YOUR TASKS
1/ Translate this sentence from the text on cretons below into Spanish: "Cretons are usually served on toast as part of a traditional Quebec breakfast."
2/ Reproduce the portion of the cretons text below between "In Quebec cuisine, cretons" and "include minced garlic.", inclusive.

EXCERPTED TEXT
※
French-Canadian pork-based spread

In Quebec cuisine, cretons (sometimes gorton or corton, especially among New Englanders of French-Canadian origin) is a forcemeat-style pork spread containing onions and spices. Its fatty texture and taste make it resemble French rillettes. Cretons are usually served on toast as part of a traditional Quebec breakfast. It is not to be confused with "fromage de tête" (tête fromagée in Quebec), known in English as head cheese.

== Recipes ==
Recipes vary, but traditional preparation involves covering 1–3 lbs of ground pork shoulder in milk or water in a large pot, then seasoning with onions and a mixture of spices. The blend of spices varies from recipe to recipe, but nearly all include ground cloves. Other spices often used include cinnamon, allspice, ginger, nutmeg, and bay leaf. Some recipes include minced garlic.
※
LISTED ENTRIES
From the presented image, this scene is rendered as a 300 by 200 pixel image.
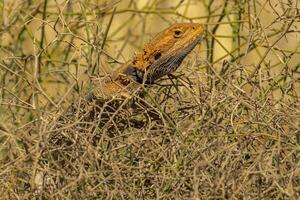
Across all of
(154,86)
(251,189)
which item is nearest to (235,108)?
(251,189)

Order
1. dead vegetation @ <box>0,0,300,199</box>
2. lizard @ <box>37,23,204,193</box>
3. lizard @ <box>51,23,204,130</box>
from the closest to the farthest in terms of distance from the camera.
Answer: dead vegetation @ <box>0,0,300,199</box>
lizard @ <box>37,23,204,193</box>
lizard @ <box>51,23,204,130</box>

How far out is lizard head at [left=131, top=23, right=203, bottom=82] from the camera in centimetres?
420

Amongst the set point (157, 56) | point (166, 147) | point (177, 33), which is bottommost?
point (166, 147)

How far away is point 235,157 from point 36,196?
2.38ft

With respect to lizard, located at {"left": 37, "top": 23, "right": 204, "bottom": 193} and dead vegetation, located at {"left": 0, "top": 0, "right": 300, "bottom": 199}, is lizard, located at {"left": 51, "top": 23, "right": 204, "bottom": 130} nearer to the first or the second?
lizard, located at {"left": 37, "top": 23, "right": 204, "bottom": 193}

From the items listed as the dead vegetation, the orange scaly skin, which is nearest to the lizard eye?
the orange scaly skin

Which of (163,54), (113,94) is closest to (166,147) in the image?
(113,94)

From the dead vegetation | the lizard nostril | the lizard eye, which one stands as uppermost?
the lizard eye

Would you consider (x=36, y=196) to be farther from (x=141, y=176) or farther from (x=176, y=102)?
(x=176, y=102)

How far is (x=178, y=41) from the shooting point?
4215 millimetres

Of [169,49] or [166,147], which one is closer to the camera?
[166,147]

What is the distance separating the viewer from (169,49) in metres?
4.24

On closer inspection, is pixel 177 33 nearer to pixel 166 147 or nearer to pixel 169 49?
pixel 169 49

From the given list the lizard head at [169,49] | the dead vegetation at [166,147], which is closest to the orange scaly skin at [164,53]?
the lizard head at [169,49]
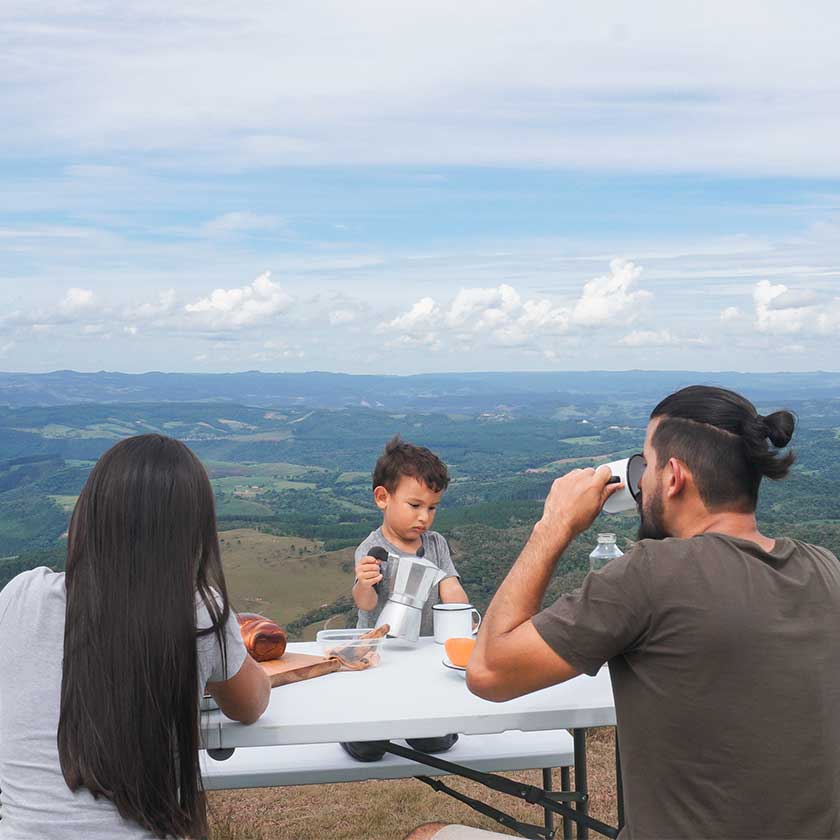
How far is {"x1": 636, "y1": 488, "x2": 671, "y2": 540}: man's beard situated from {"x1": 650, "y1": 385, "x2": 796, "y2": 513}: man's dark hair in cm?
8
※
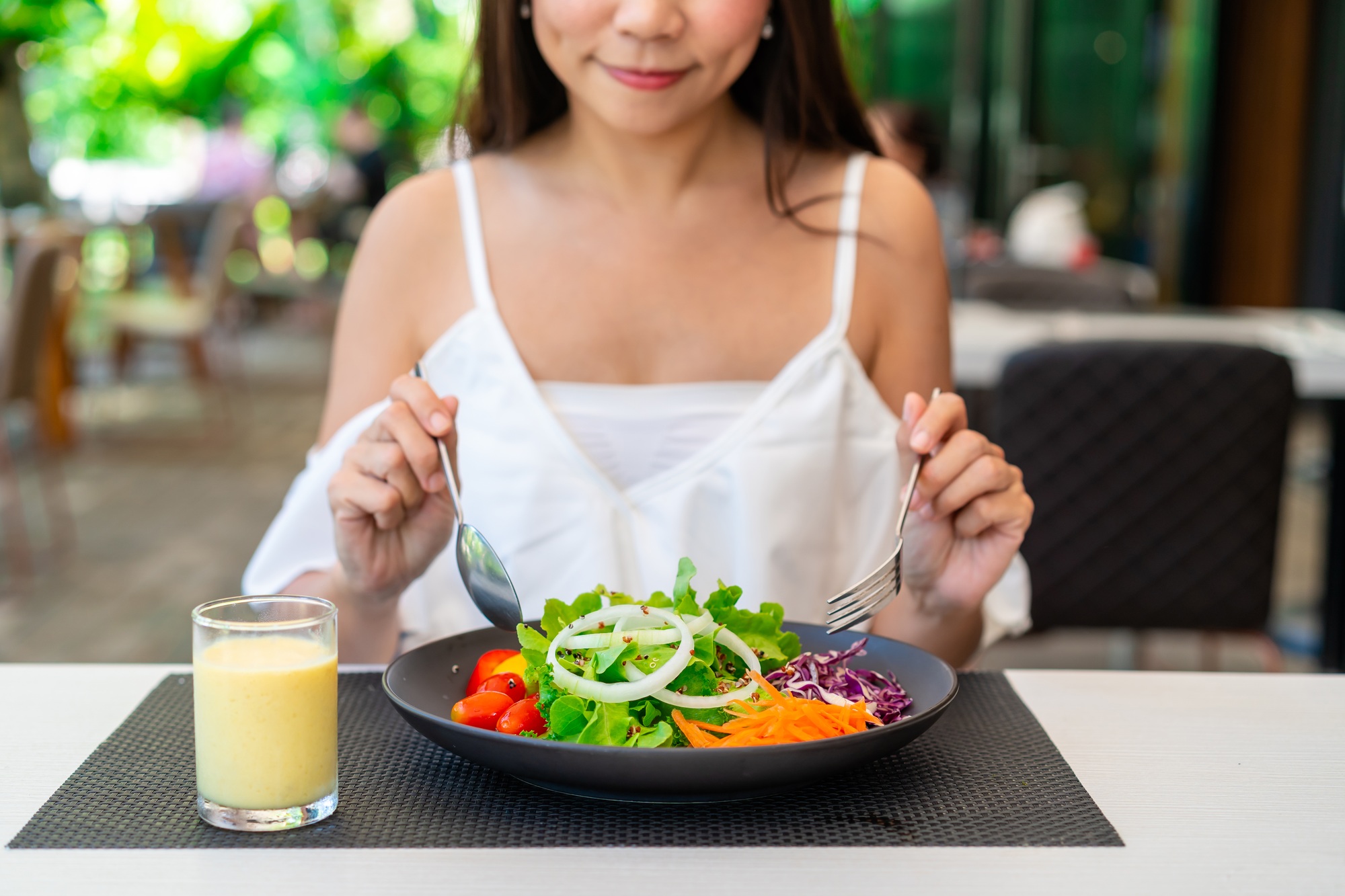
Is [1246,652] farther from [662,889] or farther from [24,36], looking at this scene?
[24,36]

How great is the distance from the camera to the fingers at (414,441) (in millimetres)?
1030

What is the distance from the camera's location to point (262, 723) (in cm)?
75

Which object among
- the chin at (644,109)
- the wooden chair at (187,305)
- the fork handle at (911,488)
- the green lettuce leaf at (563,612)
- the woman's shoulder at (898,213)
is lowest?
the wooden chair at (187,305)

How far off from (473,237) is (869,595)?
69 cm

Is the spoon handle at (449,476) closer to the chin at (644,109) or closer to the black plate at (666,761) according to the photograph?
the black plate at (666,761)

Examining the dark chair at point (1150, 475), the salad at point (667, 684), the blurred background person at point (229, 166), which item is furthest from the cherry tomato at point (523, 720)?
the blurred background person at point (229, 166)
※
ANSWERS BY ITEM NUMBER
1/ Los cretons suelen servirse sobre pan tostado como parte de un desayuno tradicional de Quebec.

2/
In Quebec cuisine, cretons (sometimes gorton or corton, especially among New Englanders of French-Canadian origin) is a forcemeat-style pork spread containing onions and spices. Its fatty texture and taste make it resemble French rillettes. Cretons are usually served on toast as part of a traditional Quebec breakfast. It is not to be confused with "fromage de tête" (tête fromagée in Quebec), known in English as head cheese.

== Recipes ==
Recipes vary, but traditional preparation involves covering 1–3 lbs of ground pork shoulder in milk or water in a large pot, then seasoning with onions and a mixture of spices. The blend of spices varies from recipe to recipe, but nearly all include ground cloves. Other spices often used include cinnamon, allspice, ginger, nutmeg, and bay leaf. Some recipes include minced garlic.